Berman said emission from SOREs is double that of passenger cars in California.
Berman said lawmakers earmarked $30 million in the state budget to help small businesses purchase zero-emission replacements. The law would require a state agency to begin the phaseout by July 1, 2022.
Should Newsom sign the bill, which cleared the California State Legislature on Thursday, it could ban another gas-powered necessity: portable generators.
The Portable Generator Manufacturers’ Association warned AB 1346 could lead to a ban on the sale of portable generators in California as soon as 2024.
“No matter how well-intentioned this bill might be, it makes a critical error in equating portable generators with other small off-road engine equipment,” said Joseph Harding, technical director of PGMA.
__________________________________________________
To-do list:
1. Which people does the small-engine bill excerpt name?
2. Extend the small-engine bill excerpt by a few sentences, picking up right after Joseph Harding's quote.

Available data:
__________________________________________________
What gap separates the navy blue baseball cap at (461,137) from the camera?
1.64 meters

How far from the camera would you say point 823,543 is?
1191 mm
__________________________________________________
Task responses:
1. Berman, Newsom, Joseph Harding

2.
The final amendment of the legislation asks the California Air Resources Board to consider the feasibility of a generator or emergency response phaseout based on the availability of zero-emission options but puts no restriction on banning the machines. A legislative analysis of the bill said generators were the highest source of pollution from SOREs in California.
Harding’s organization is asking for generators to be exempt from the phaseout.
Gas-powered generators proved crucial in August 2020, when a combination of fires, elevated power usage and supplier interruption led to two days of rolling blackouts across California amid a heatwave. Over two days, more than 3 million homes periodically lost power.